Valeria Golino invece non piacque a tutti. La sua voce, un po' come per Asia Argento, è sempre stata un limite (o perlomeno, la dizione impastata e strascicata). In Italiano si doppia da sola. Fisicamente tutto si può dire tranne che la Golino non fosse una bella donna (all'epoca poi aveva 23 anni), anche se non è mai stata il tipo vamp. E' che il suo personaggio è troppo meno intenso rispetto ai due gargantueschi comprimari e quasi chiunque al suo posto sarebbe rimasta schiacciata. Levinson la scelse perché voleva un accento europeo, non americano, a sottolineare le difficoltà di comunicazione - e quindi comprensione - con lo scorbutico fidanzato Tom Cruise. Il film fu girato durante uno sciopero di sceneggiatori, il che peggiorò non poco la lavorazione.
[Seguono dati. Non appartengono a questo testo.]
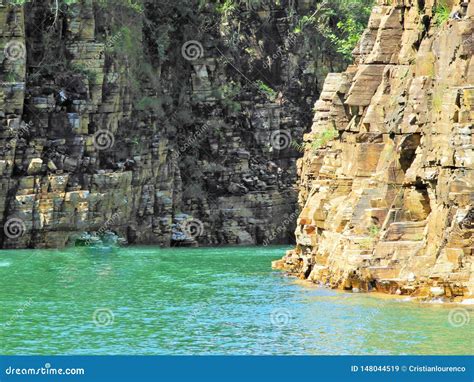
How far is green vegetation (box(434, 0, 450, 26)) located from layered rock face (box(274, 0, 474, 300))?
0.09 metres

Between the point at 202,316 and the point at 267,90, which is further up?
the point at 267,90

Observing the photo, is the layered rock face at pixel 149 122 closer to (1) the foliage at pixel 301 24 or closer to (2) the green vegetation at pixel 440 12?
(1) the foliage at pixel 301 24

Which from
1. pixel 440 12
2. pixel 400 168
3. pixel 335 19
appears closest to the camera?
pixel 400 168

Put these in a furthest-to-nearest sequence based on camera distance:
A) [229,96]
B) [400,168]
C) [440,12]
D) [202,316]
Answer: [229,96]
[440,12]
[400,168]
[202,316]

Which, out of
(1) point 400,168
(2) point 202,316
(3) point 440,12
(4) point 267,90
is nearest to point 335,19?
(4) point 267,90

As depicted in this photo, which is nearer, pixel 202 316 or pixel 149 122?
pixel 202 316

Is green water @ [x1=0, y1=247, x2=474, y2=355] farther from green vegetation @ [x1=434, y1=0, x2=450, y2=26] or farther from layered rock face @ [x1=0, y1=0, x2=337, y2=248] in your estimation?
layered rock face @ [x1=0, y1=0, x2=337, y2=248]

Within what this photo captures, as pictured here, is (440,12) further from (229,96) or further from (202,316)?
(229,96)

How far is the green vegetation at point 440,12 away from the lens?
2301 inches

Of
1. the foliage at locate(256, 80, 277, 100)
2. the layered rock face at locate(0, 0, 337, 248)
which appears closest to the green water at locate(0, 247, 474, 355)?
the layered rock face at locate(0, 0, 337, 248)

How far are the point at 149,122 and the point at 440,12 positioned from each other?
141 feet

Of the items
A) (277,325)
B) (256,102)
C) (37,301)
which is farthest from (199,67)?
(277,325)

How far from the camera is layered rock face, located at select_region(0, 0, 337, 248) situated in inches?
3536

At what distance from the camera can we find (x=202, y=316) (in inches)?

Il finale in particolare risentì di questo mancato apporto; Levinson scelse la via più semplice, più snella, spogliata di orpelli e complicazioni; più il film arrivava diretto allo spettatore più sarebbe stato un bene. E così fu. Se ci si pensa, la scena finale di Rain Man è di una essenzialità assoluta e tutto si gioca sul dettaglio che - nonostante tutto - Raymond non alza la testa per salutare suo fratello (o perlomeno incrociarne lo sguardo) mentre il treno parte. Sarebbe stato rincuorante per lo spettatore ma Raymond assolutamente non può farlo, perché l'autismo è esattamente questo, l'impossibilità di evadere da una misteriosa teca di vetro nel quale la persona è imprigionata, e la quasi impossibilità di penetrarla da parte di chi gli vive accanto. Un percorso difficile e snervante da compiere in parallelo, con la probabilità che molto raramente le strade potranno sovrapporsi ed incrociarsi, tuttavia senza mai perdersi vicendevolmente di vista.
Il tono di Rain Man è elegante, discreto, sensibile, umano, non eccede in spettacolarizzazione, perlomeno non più del dovuto, trattandosi pur sempre di una produzione hollywoodiana. Ed è strabiliante sapere quanto quella pellicola abbia abbattuto barriere, quanto in America più che in ogni altro luogo sia stata persino necessaria per favorire la comprensione dell'autismo, del corretto inquadramento di questo disturbo neurologico che non deriva da un glaciale rapporto infantile con la propria madre (teoria accreditata fino a non molto tempo fa) ma da un preciso limite fisiologico. il produttore Mark Johnson raccontò di quante mila lettere ricevette in quel periodo da parte di famiglie con una persona cara affetta da autismo e di come tutto intorno a loro (e dentro lo stesso nucleo familiare) fosse maturata esponenzialmente una evoluzione in positivo, proprio grazie ai 126 minuti di pellicola. E' già difficile fare un bel film e che faccia riflettere, figuriamoci uno capace di incidere sulla realtà della vita concreta delle persone in modo così marchiano e profondo. Infine, menziona di merito per la sublima colonna sonora di Hans Zimmer, qui alla sua prima collaborazione di rilievo con il cinema di serie A dello zio Sam.